Men against boys? The Nats are baseball’s second-youngest team.
When Stephen Strasburg pitches his next-to-last game Friday, don’t forget the most important reason he’s being shut down: The Nats are close to building an exceptional team, not just a very good one. They want to maximize all the odds of a long run as a dominant club.
This is how great baseball projects look at the beginning. If you don’t get this far, with your own fans in disbelief and foes stunned to realize they are not just beaten but outclassed, you never make the whole journey. But if you do, it’s amazing.
The Orioles had baseball’s best record from 1960 to ’83. The Braves won 14 straight division titles. The Phillies, a joke for much of a century, just won five straight NL East titles. Boston has just six losing seasons in the last 44 years. St. Louis has been over .500 69 times in 91 years: 76 percent winners!
Six months ago, it looked like by 2013 or ’14 the Nats might be a team with such a chance. Now it already has happened. As Ryan Zimmerman says, “We haven’t done anything yet.” And they haven’t left their first permanent mark.
But after 137games, the Nats are on a 100-win pace.

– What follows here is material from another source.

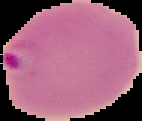

Segmented cell region on a black background. From a thin blood film. Image is 142×121 pixels. Malaria status: parasitized.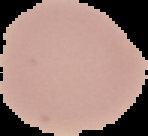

More important, from a 30,000-foot perspective, they’ve done it despite injuries and without even one player performing above his previous best level or above what his potential appeared to be on Opening Day.
Strasburg, Gio Gonzalez, Jordan Zimmermann, Ross Detwiler, Edwin Jackson, Tyler Clippard, Sean Burnett and Drew Storen all have ERAs at the same levels they had in ’11 or in multiple previous seasons. None is a surprise. True, the rotation has been abnormally healthy. But John Lannan was always waiting at Class AAA to fill a gap. And as counterbalance, everyday players were abnormally injured.
Zimmerman, Michael Morse, Adam LaRoche and Jayson Werth, as a group, are slightly below their career-long offensive production per at-bat. Factoring injuries, they’re far below projections. All four have had 30-homer years. In ’12, just 63 combined so far.
Three young players with big obvious talent are all panning out: Ian Desmond, Danny Espinosa and Bryce Harper. But no talent evaluator would have been surprised if you said they would have an OPS-plus (on-base plus slugging adjusted to ballpark) of 121, 101 and 109 this season (100 is MLB average). As a group, you’d expect them to trend even higher in future.